How to choose tech projects
Some suggestions on how to find project ideas worth building
This blog post won’t tell you what to build, but will help with how to find projects relevant to your interests, skills or aims.
Benefits
Some projects or challenges in this post are just for the sake of solving a problem and growing, then you might never use look or look at that code again. Some will be projects you can actually continue to run or reference after you’ve finished writing them. Either way, these projects will help to sharpen your tech skills and problem-solving abilities by pushing yourself into using new tools or ways of thinking or solving a problem you hadn’t thought of or didn’t even know was a thing.
Why find new projects or code challenges?
They can help you to:
- Find what you are weak or strong at
- Give you a sense of accomplishment when you solve them
- Open your mind to different ways of thinking and multiple ways to solve a problem
- Focus on the logic rather than the syntax
- Solve tech problems in your own projects or work projects
- Improve skill and confidence when answering code challenges / technical assessments for job interviews. These come up often - I’ve been through typed, written and verbal challenges in interviews.
Code challenges
If you get bored and can’t think of anything original to build, try finding a list of code challenges to solve.
Some places to start:
- List of programming ideas, grouped by topic or difficulty.
- See the Idea Bag website and mobile app.
- Solve a code challenge daily.
- You don’t even to code it - even just thinking about it or talking to a friend about is great for pushing your logical problem solving abilities. You might have to investigate something about your choice programming language or research some libraries. Or maybe choose to solve the problem in a language in which you are less familiar, forcing yourself to lookup the syntax and think about a logical sequence in that language.
- Places to start:
- Daily Coding Problem website - This service will email you everyday for at least a year and will indicate the difficulty level
- 30 days of code challenge
- 100 days of code website
- 5 day coding challenge - 60-minute challenges
- See recent code challenges post and see solutions from others in various languages.

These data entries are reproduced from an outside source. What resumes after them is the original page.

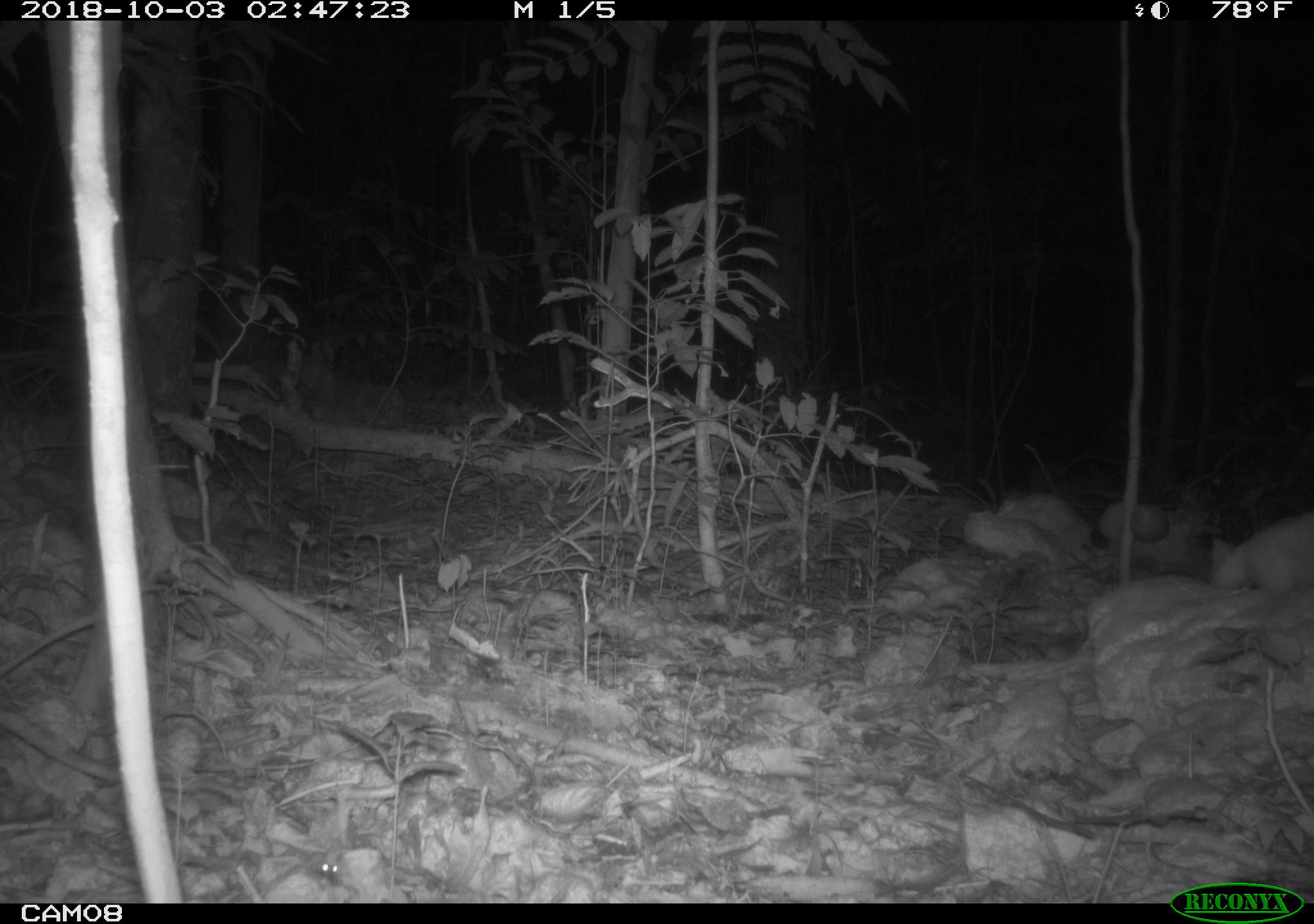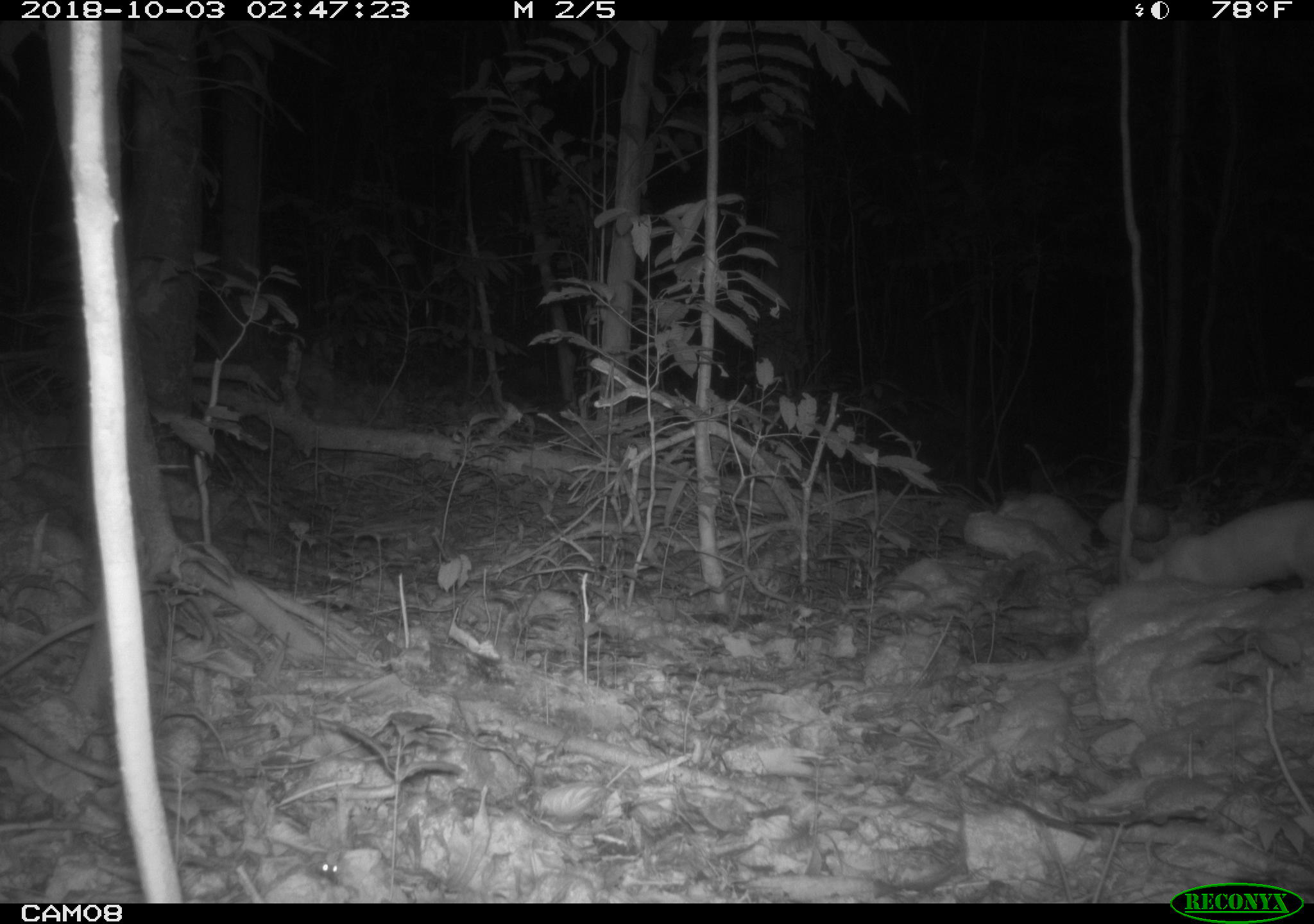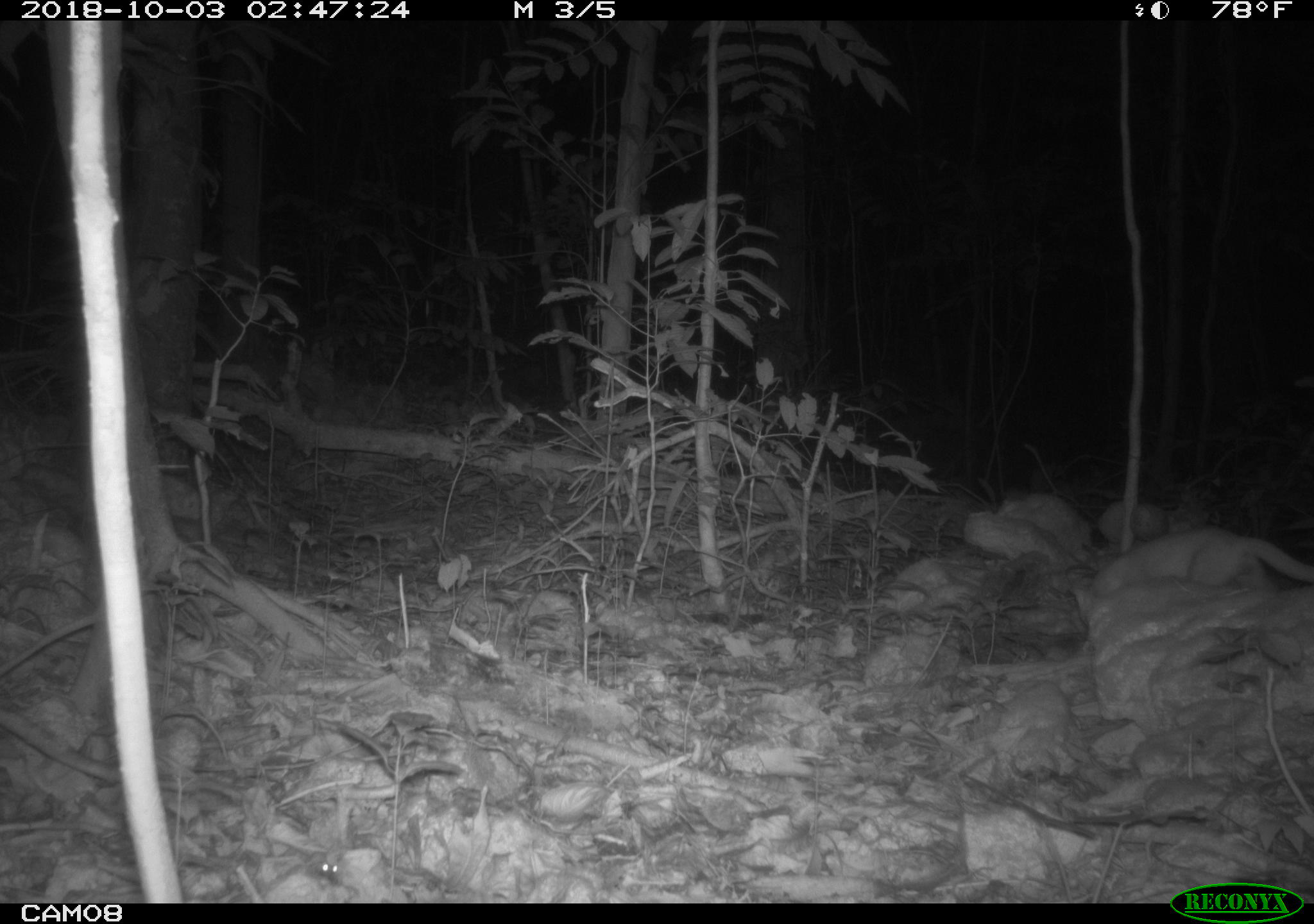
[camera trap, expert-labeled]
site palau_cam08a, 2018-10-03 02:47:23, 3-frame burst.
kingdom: Animalia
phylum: Chordata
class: Mammalia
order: Carnivora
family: Felidae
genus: Felis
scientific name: Felis catus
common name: cat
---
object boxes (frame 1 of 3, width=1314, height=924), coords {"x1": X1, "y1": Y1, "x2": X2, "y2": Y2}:
cat: {"x1": 1201, "y1": 497, "x2": 1314, "y2": 606}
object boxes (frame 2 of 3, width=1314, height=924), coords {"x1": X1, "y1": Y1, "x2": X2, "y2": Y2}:
cat: {"x1": 1118, "y1": 491, "x2": 1314, "y2": 608}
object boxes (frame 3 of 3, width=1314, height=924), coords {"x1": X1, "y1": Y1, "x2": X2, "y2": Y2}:
cat: {"x1": 1066, "y1": 523, "x2": 1314, "y2": 617}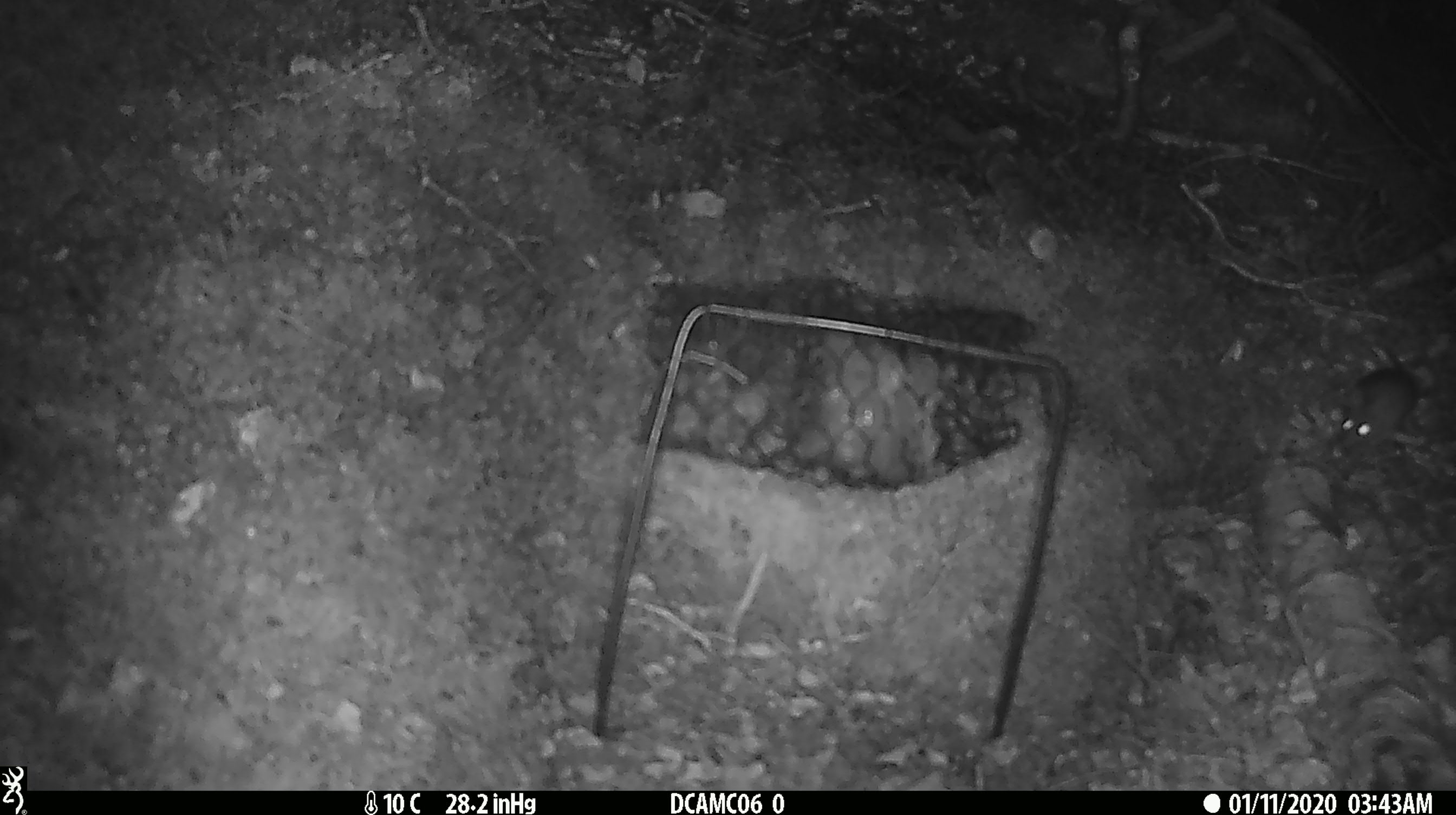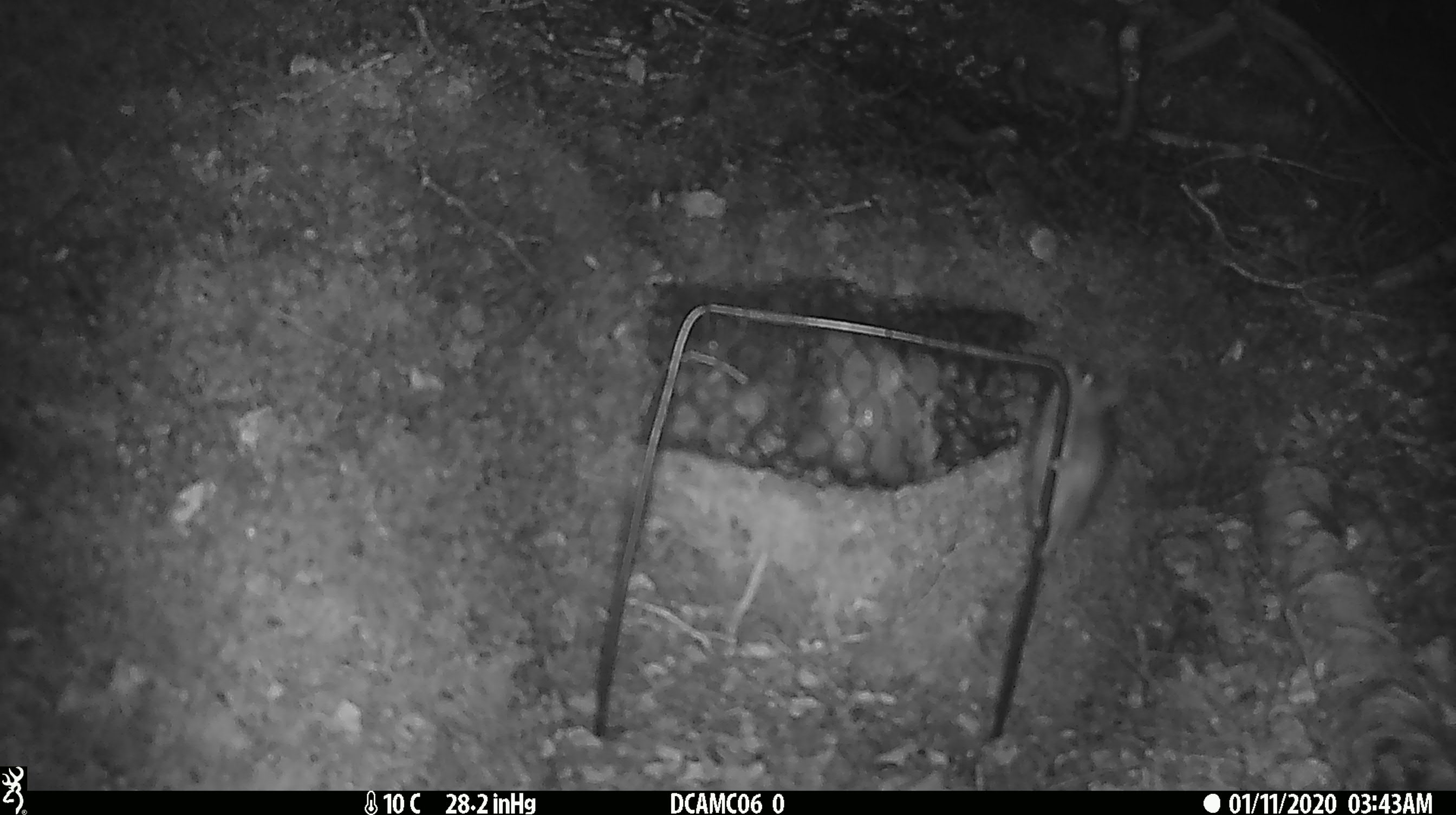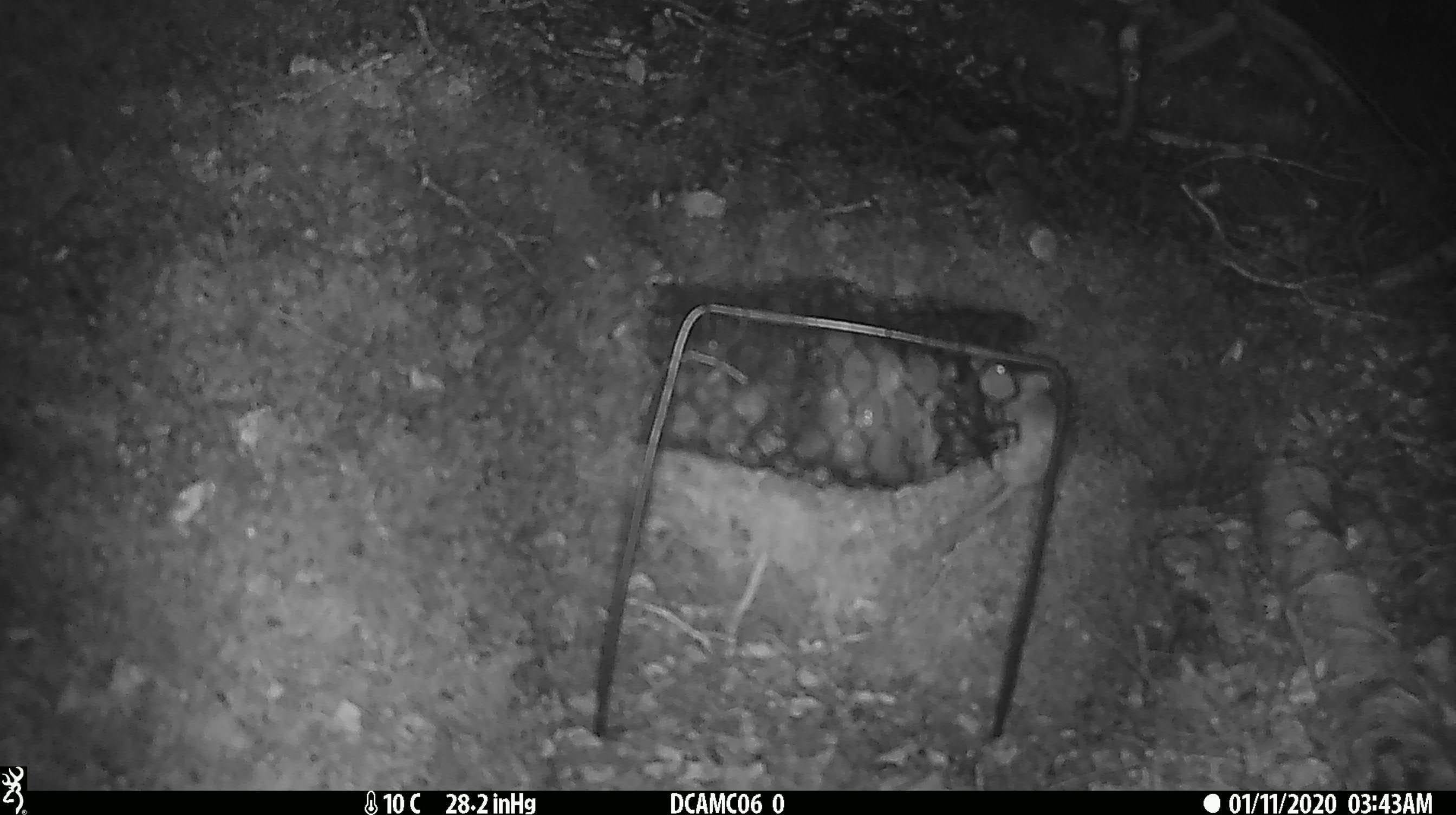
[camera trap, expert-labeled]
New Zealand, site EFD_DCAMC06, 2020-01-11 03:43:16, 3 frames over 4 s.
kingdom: Animalia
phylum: Chordata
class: Mammalia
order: Rodentia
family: Muridae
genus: Mus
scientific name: Mus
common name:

- See SoloLearn. I like the code challenges view on the mobile app though actually coding on a mobile device is not so nice so you might switch to the website on a desktop.
- Find mathematical and algorithmic challenges if you are interested in that.
- Great for thinking about scalable solutions in tech services with large infrastructure, such as a high volume website with millions of requests or database records to search.
- Go to a site like Project Euler.
Talk to someone
Some a problem someone else has. Whether practical or just made up and fun.
Ask a friend or colleague about a challenge in their life which could be solved with technology. Maybe there is an existing tool you can find and setup for them, or you can put together the ideas from a few tools you see and make something new. Maybe they just need to change their approach or lifestyle, rather than using a tech tool as a solution to the result rather than cause.
I sometimes get challenges from friends to make a game or website. Sometimes the ideas are ridiculous or too tough. Sometimes its actually something I managed to solved in an hour or day and they are delighted by it.
On originality
Also, don’t get stuck on being creative and original. Everything come from something before. A lot of programming is often just gluing existing tools together. Whether they are different Python libraries, or using a web server and database service to serve data you scraped. You have a unique background and community.
Maybe you can take the idea of Instagram but tailor it to dog owners or hikers. Or create a meetup and networking platform for tech people in your city. Or maybe just make a pointless and fun game or script which force you to learn some new skills and maybe you’ll use those pieces of code or skills in a later project.
No-code solutions
Often the best code is no code. Nothing to write or maintain. Get the benefits of another library or website service to downloadable tool which someone has shared or sells.
The problem you are trying to be solved has problem being solved in a similar way on a blog post or Stack Overflow and maybe exists as a library or script. You might have to tweak it or take the best parts from it - that’s the beauty of open source code.